With The Call of Cthulhu, I actually kept forgetting that I was watching a modern silent film. It’s a true homage to that era. The visuals were great, loved the dated animation and set pieces. The acting was on point, you know, over the top expressionism and such.
It’s a simple and brief journey back in time. With that being said, if no one could make another silent film, that would be great.
Straight up, this is a totally fun movie and the title itself really pigeon holes it because it’s basically all the Universal monsters.
This is the first Abbott and Costello film I’ve ever seen and I actually found it to be quite funny. It’s a simple story but I think that works really well with the style of humor.
The only parts I waver on from time to time is The Monster played by Glenn Strange (he’s just okay) and the visual effects which are interesting. The visual effects kind of employ some very dated animation transitions which are definitely shitty but also fucking amazing.

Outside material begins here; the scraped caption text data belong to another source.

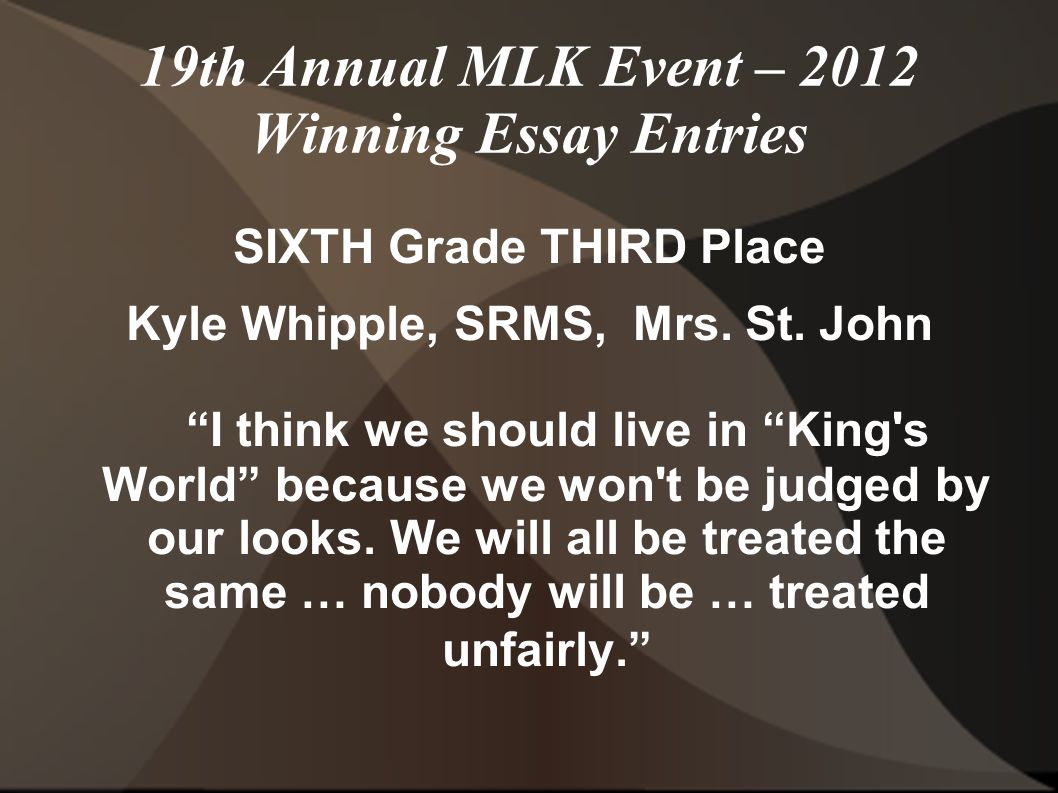 19th Annual MLK Event – 2012 Winning Essay Entries SIXTH Grade THIRD Place Kyle Whipple, SRMS, Mrs.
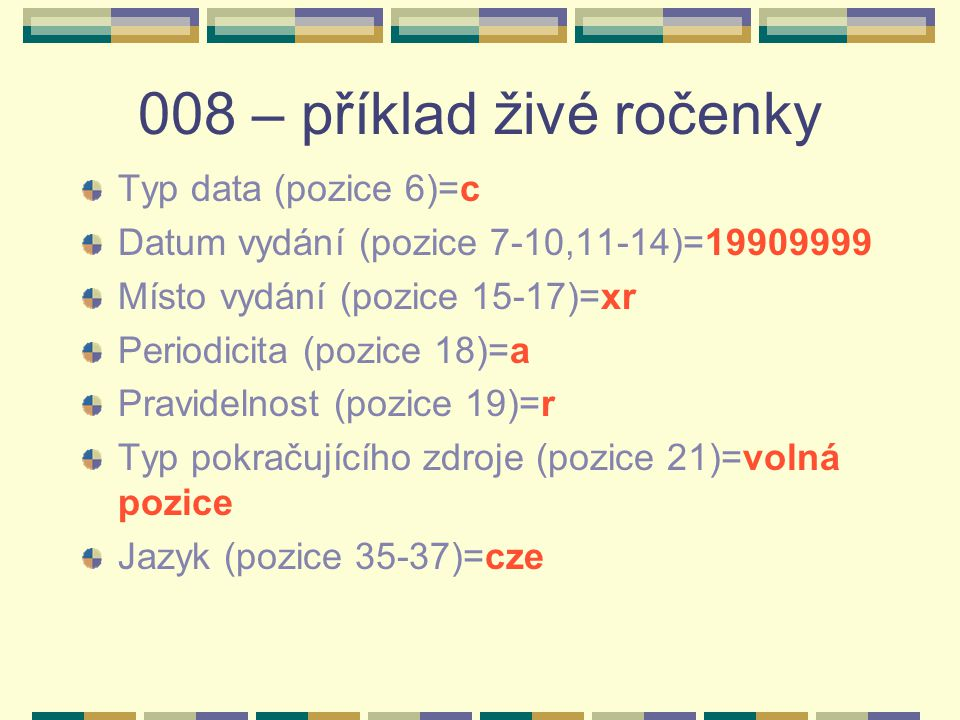 008 – příklad živé ročenky Typ data (pozice 6)=c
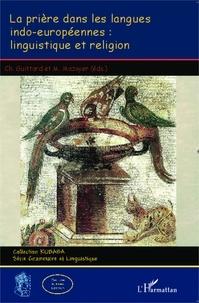 Charles Guittard et Michel Mazoyer - La prière dans les langues indo-européennes : linguistique et religion.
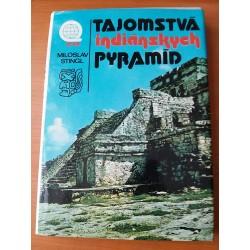 Tajomstvá indiánskych pyramíd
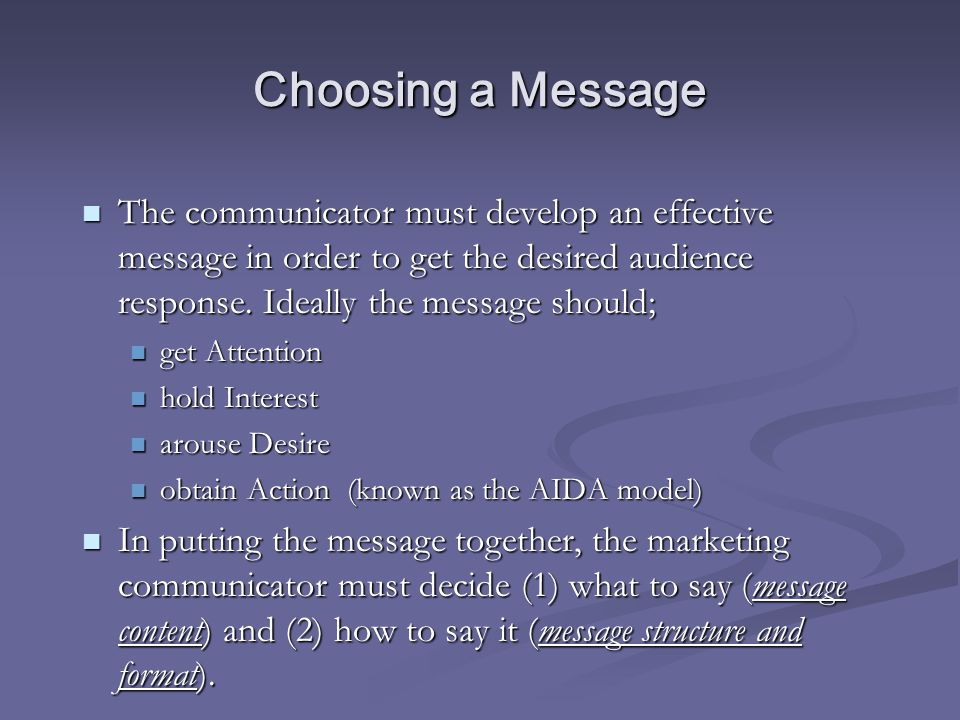 Choosing a Message The communicator must develop an effective message in order to get the desired audience response. Ideally the message should;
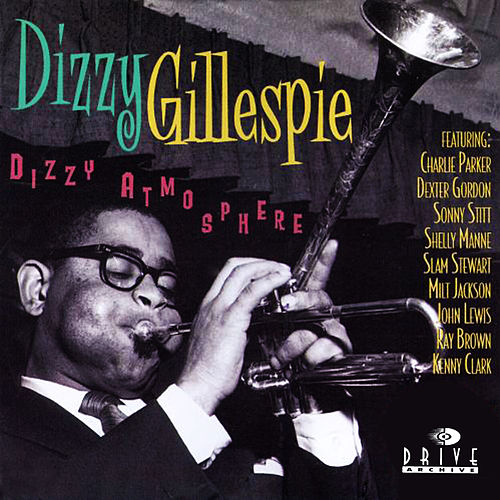 Dizzy Atmosphere by Dizzy Gillespie
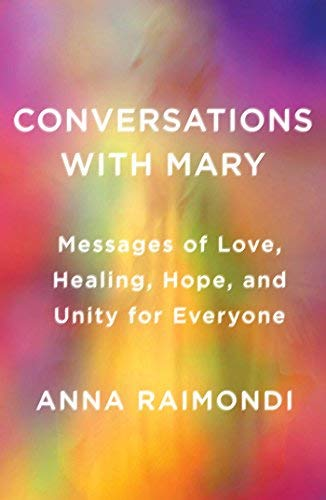 Conversations with Mary: Messages of Love, Healing, Hope, and Unity for Everyone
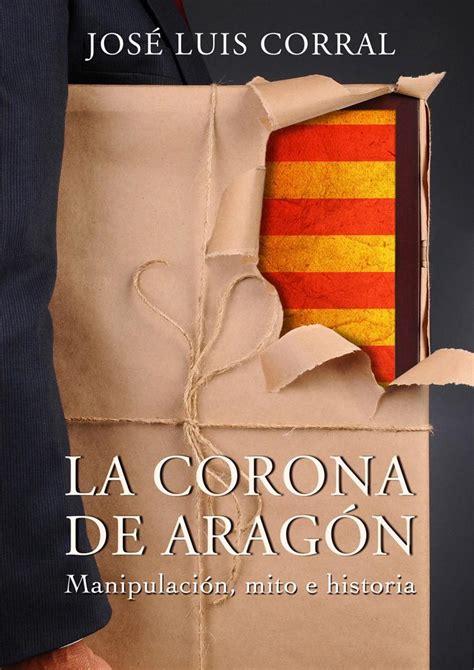 La Corona De Aragon Manipulacion Mito E Historia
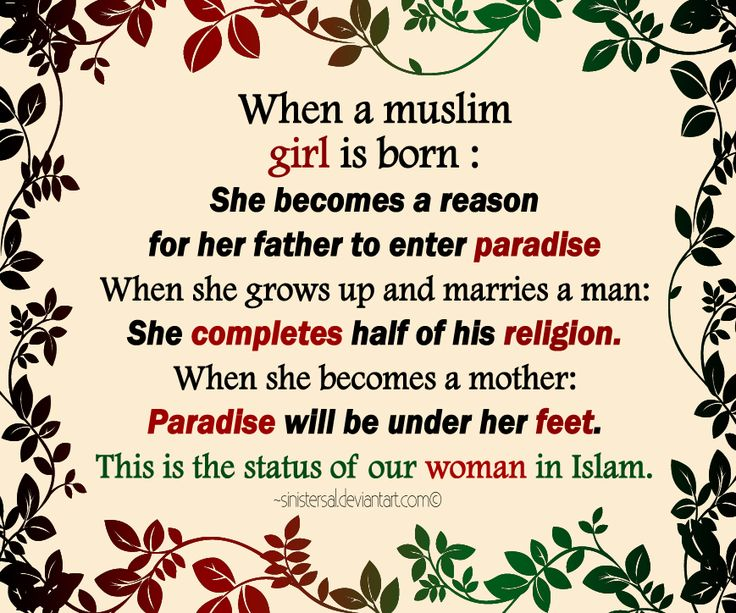 When a Muslim girl is born : She becomes a reason for her father to enter paradise. When she grows up and marries a man : she completes half of his religion. When she becomes a mother : Paradise will be under her feet. This is the status of our woman in Islam.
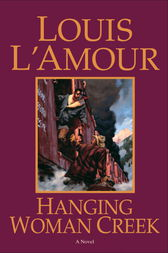 Hanging Woman Creek by Louis L'Amour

All in all, enjoyed this way more than I expected to. It aims sort of high and hits sort of high.
A lot of the humor in The Host didn’t particularly appeal to me as I thought the overarching drama kind of weighed that down. I recognize it as somewhat intentional but I’m writing many of these scenes off as awkward.
Some of the attempts at dark humor were in regards to how the father figure was dealing with grief. We have these really unforgiving family members that subsidize their morbid humor under the veil of 80’s style espionage gags. I think back to the scene where they’re all disguised, paying off the officer or whoever with a bag of coins and that scene just doesn’t tie into the rest of the films tone.
Another aspect I didn’t care for was the CGI monster. I’m not saying they skimped on the CGI but I was definitely not impressed. It rudely interjected the films beautiful photography and I just can’t forgive CGI water effects on top of naturally beautiful water effects.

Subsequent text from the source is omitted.